Added to this are new indexes created by the risk business, such as the Covid-19 vulnerability index, which uses an advanced set of algorithms to measure a country’s capability to respond well—and not so well—to the emergence from the pandemic. The analysis part is purposely open and non-prescriptive at this point, as Findlay knows clients will use it in tandem with their own models and methodologies.

“I think the next genesis of this is for us to pick out what resonates with our clients and start to say, ‘Well, how can we pick those risk factors and start to model them in such a way that we can act as kind of a driver for our CDS prediction?’” he says.

Crisis and Beyond

At the core of the package are big data and analytics, which are indispensable in the midst of the pandemic, but Findlay hopes the product will be useful beyond the Covid-19 era. He envisions that clients will want to run the calculations weekly, for example, until further notice, but in some cases, predicts clients may decide to request the tool be run as a managed service, which IHS Markit offers for other platforms across its various product suites.

Risk Bureau is also poised to help buy-side firms coming under scope of the next phase of the uncleared margin rules—phase five of which was recently delayed until September 2021—by helping them understand what their XVA costs are, as well as capital implications involved. Firms affected by the upcoming Fundamental Review of the Trading Book (FRTB), which is slated to go live at the start of 2022, will be able to gauge sensitivities to their top counterparties, run sets of “what-if” scenarios around certain stresses, or get a second market-risk opinion on a tricky derivatives portfolio.

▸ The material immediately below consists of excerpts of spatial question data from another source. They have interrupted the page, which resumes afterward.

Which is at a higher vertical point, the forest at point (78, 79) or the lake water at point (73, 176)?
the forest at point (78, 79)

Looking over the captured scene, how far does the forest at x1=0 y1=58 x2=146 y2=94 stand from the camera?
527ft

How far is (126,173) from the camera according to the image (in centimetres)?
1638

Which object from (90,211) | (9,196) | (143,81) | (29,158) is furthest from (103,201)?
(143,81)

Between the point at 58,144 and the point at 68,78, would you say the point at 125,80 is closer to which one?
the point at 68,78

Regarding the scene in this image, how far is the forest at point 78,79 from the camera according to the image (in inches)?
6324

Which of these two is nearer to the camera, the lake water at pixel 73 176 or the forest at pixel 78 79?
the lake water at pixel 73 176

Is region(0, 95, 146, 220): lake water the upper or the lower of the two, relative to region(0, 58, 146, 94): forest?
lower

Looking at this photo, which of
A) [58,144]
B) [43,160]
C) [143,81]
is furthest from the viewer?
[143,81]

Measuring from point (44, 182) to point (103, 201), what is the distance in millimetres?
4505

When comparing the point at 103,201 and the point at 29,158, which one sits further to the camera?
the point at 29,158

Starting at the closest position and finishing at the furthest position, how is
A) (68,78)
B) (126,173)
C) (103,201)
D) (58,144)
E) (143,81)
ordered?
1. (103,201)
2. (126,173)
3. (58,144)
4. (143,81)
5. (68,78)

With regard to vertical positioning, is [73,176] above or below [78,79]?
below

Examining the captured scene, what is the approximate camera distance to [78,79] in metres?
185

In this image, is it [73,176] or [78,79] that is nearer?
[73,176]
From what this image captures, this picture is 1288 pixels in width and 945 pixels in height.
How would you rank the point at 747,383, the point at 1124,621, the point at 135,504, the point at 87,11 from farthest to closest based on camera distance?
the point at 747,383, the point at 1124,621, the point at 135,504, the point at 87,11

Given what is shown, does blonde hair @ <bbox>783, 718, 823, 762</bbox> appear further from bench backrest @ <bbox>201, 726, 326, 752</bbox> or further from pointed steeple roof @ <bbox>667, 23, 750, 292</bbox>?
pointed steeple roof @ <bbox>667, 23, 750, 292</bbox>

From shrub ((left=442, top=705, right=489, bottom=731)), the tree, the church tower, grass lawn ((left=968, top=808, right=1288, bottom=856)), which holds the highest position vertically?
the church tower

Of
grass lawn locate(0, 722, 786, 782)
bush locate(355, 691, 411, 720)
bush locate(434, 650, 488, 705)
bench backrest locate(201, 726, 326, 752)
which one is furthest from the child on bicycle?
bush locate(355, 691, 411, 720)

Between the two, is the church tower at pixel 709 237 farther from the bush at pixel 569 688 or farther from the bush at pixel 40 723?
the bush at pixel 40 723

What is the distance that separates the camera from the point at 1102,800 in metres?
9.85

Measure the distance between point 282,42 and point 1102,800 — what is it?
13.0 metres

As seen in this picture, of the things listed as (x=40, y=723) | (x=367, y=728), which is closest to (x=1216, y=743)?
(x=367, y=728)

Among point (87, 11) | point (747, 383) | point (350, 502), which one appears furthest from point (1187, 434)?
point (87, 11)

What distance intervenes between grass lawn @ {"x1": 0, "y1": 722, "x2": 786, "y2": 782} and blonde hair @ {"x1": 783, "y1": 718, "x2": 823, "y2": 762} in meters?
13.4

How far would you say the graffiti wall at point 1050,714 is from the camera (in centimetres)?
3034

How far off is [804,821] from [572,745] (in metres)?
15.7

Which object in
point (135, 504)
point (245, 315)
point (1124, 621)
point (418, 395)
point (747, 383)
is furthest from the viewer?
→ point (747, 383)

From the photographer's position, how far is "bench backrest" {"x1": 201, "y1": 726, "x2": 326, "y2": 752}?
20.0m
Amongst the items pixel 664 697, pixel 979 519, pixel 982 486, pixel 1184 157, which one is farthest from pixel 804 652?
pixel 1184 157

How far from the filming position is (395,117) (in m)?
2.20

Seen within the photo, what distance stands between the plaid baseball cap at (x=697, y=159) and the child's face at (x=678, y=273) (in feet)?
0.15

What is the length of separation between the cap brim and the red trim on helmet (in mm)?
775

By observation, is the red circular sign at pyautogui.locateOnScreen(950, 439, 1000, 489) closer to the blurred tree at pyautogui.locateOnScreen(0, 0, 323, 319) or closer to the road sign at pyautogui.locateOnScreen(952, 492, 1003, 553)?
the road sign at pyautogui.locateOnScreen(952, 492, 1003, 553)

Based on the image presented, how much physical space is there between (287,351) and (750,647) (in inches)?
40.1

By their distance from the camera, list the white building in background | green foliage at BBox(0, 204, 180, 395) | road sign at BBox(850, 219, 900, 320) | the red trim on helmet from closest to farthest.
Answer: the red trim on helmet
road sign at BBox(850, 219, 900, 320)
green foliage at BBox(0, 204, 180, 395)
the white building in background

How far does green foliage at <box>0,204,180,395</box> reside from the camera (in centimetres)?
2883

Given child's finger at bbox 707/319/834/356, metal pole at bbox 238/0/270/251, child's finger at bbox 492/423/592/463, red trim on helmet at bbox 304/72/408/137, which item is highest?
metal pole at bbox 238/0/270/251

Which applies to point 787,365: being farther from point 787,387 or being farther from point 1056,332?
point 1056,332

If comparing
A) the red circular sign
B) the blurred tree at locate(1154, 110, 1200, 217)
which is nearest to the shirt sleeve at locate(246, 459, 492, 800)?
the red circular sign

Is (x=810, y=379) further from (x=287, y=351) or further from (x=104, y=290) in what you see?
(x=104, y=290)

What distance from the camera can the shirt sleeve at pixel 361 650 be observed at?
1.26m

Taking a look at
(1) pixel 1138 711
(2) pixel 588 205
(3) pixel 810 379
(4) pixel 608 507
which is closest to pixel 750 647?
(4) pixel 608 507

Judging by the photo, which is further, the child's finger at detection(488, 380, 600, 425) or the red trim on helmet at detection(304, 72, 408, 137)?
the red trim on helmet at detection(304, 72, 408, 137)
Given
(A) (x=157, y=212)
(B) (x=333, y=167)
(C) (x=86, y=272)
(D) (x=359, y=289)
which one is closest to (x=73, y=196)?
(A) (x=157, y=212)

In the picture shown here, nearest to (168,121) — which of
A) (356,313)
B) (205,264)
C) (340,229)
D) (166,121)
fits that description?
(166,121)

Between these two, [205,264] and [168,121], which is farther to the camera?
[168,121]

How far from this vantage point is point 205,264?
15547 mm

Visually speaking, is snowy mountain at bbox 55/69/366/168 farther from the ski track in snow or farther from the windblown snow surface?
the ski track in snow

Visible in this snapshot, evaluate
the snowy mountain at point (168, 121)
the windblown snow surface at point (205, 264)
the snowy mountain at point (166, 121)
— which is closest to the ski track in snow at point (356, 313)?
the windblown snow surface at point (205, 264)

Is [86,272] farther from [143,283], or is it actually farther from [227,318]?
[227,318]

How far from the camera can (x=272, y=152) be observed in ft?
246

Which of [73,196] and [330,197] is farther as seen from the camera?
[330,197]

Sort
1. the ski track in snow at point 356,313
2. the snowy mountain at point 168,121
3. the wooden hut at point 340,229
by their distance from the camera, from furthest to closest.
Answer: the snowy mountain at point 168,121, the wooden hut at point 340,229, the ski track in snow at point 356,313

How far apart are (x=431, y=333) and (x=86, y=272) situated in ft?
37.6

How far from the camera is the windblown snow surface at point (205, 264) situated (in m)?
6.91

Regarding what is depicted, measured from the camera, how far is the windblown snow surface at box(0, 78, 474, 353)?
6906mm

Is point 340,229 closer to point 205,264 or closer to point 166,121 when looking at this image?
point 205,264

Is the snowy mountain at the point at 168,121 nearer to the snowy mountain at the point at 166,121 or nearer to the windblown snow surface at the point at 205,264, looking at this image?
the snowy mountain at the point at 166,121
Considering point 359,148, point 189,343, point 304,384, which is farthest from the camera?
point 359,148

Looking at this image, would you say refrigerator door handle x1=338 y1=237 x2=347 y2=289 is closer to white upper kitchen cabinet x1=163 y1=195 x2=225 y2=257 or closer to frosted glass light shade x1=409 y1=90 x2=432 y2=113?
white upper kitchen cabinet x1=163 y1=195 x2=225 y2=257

Machine learning will guide the further development of the tool, especially as it starts to include oil pricing and inflation, Findlay says. Currently, it shows a correlation between risk factors on-screen in the credit forecasting utility. Eventually, it will allow users to override that with what their firm decides the correlations are, and machine learning will provide the speed needed to accomplish that, so that the real-time component of the risk model stays intact.

“Everyone is looking for more critical analytics and data, more responses to what’s happening in the markets. Most of us have worked through a number of these different financial crises over the years—whether it was the Russian ruble crisis in 1998, the dot-com bubble bursting in 2000 to 2001, or the financial credit crisis in 2008—and we’ve seen different aspects of lessons to be learned from those, but this is different yet again,” Findlay says. “The thing I certainly thought we would be able to help in is being able to look at really, really big data analytics and being able to bring together things like machine learning to try and make those analytics more readily available and quicker.”